▶ [Given request] Rewrite all the items below, replacing "closest" with "nearest" and keeping everything else unchanged. Leave the pictures out.
[Start]
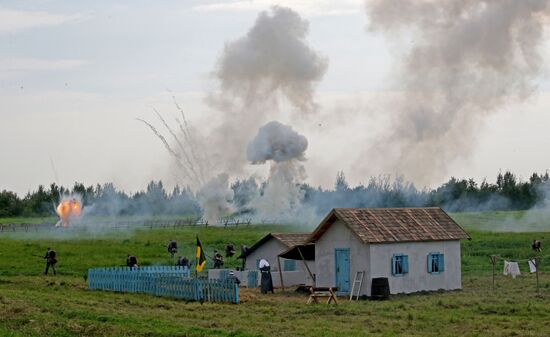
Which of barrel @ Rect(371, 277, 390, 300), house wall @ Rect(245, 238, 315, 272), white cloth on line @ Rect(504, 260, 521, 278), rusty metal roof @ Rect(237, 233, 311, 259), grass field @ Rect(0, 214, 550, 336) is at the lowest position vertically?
grass field @ Rect(0, 214, 550, 336)

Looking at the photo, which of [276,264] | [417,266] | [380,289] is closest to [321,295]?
[380,289]

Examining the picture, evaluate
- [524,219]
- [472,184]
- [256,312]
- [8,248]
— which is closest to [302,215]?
[End]
▶ [Correct output]
Which of barrel @ Rect(371, 277, 390, 300), house wall @ Rect(245, 238, 315, 272), white cloth on line @ Rect(504, 260, 521, 278), rusty metal roof @ Rect(237, 233, 311, 259), grass field @ Rect(0, 214, 550, 336) is at the lowest position vertically?
grass field @ Rect(0, 214, 550, 336)

Looking at the photo, which of [276,264] | [417,266] | [380,289] is nearest to [321,295]?
[380,289]

Examining the picture, evaluate
- [524,219]
- [472,184]
- [256,312]
- [8,248]
— which is nearest to [302,215]?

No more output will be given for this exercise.